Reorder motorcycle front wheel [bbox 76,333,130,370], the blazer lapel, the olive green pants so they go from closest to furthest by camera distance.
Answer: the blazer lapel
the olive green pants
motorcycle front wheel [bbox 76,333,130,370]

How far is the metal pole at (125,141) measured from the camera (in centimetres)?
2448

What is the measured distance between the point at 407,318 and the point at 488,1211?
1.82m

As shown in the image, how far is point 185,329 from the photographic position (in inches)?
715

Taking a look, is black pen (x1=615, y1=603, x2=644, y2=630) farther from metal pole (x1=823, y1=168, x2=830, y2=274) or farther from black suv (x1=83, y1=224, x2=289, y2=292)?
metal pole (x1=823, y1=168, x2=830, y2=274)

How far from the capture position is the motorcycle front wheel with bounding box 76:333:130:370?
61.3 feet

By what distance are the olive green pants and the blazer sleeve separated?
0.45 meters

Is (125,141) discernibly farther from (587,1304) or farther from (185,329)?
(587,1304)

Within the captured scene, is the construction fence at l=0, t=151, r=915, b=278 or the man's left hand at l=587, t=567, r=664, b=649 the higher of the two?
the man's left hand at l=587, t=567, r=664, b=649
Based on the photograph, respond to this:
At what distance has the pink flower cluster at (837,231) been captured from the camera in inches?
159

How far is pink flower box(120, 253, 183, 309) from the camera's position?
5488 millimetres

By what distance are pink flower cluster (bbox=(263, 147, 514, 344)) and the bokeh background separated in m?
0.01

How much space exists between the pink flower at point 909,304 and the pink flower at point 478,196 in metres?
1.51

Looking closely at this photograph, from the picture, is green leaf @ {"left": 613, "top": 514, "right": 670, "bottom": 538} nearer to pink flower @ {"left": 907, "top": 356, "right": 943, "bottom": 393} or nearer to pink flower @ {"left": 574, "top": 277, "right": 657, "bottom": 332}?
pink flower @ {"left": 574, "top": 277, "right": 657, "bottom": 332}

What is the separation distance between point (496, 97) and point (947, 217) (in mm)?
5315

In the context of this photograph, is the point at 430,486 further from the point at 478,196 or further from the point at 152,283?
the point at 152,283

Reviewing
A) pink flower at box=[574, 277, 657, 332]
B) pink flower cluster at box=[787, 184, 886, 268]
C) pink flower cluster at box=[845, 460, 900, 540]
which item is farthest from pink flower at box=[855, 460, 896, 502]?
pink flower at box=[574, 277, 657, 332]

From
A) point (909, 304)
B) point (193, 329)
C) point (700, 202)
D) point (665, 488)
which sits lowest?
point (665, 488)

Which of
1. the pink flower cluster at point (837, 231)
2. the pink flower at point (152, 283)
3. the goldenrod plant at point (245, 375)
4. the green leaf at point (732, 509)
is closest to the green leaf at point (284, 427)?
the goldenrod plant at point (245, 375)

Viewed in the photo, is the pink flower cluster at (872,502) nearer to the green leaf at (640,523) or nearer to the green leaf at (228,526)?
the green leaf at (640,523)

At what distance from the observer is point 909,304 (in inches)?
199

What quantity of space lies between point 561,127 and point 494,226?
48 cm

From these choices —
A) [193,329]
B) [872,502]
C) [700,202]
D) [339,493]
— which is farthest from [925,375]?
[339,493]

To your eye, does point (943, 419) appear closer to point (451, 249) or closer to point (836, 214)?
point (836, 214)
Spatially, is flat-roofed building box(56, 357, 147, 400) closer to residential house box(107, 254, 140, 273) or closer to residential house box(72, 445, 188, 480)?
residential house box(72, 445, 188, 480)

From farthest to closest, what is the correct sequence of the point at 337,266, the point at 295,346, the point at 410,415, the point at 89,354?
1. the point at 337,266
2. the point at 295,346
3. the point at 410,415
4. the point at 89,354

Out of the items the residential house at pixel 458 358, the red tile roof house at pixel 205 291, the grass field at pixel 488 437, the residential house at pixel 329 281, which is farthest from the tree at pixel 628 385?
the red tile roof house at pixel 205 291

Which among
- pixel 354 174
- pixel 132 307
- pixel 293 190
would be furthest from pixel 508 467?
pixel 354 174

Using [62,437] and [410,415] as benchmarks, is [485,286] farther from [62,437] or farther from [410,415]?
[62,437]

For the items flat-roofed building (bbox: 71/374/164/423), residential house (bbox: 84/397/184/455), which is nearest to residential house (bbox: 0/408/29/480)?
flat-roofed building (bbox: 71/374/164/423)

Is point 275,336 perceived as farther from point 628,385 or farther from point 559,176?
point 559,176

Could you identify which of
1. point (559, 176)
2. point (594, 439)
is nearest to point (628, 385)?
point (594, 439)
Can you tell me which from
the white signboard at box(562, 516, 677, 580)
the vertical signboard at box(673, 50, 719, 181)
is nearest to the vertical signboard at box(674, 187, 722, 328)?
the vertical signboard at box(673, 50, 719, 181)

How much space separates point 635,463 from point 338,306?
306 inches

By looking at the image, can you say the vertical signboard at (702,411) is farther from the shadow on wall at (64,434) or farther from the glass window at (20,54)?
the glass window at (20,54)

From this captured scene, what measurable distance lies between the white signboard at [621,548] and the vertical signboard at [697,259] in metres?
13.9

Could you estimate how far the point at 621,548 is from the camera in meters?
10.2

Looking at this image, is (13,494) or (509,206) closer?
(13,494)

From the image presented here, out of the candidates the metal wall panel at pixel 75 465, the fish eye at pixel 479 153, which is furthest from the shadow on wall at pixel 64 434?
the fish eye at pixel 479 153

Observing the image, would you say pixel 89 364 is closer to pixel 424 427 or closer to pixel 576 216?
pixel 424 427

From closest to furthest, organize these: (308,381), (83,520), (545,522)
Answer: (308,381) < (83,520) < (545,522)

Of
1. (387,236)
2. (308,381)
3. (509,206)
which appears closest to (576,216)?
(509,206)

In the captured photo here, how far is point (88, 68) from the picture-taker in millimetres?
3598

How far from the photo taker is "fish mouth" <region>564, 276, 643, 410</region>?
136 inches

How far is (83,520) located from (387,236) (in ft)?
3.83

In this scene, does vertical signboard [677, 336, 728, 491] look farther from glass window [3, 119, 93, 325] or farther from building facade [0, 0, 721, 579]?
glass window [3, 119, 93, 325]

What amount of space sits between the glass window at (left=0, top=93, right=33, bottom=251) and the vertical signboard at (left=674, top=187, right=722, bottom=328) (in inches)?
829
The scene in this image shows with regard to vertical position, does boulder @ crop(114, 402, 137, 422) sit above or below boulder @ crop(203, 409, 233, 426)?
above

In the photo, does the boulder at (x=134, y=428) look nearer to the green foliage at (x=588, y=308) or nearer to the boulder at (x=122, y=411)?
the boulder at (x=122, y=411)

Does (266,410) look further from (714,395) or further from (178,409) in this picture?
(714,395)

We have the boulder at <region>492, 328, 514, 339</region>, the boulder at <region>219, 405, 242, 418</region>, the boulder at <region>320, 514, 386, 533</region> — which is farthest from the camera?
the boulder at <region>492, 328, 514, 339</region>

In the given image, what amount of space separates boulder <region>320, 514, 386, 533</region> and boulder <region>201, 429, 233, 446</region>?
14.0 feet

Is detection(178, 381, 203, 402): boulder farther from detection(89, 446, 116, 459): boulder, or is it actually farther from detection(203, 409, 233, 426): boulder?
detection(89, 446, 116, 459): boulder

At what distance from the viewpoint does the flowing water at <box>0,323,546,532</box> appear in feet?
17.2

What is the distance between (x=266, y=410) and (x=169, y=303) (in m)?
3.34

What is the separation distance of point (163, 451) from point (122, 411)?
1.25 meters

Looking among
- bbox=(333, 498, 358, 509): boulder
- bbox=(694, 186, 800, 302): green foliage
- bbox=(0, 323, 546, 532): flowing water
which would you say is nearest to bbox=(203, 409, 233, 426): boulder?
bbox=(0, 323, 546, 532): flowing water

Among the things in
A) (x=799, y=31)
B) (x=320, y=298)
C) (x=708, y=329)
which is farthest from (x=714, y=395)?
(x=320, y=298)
┄┄┄┄┄┄┄┄┄┄┄┄┄┄┄┄┄┄┄┄
Write out everything from the line containing "Observing the image, would" down to the line containing "Answer: (308,381) < (83,520) < (545,522)", swapping "organize" for "arrange" and leaving the rest unchanged.

**Task result**
Observing the image, would you say pixel 89 364 is closer to pixel 424 427 or closer to pixel 576 216?
pixel 424 427

From closest to furthest, arrange these: (308,381), (83,520), (545,522)
Answer: (308,381) < (83,520) < (545,522)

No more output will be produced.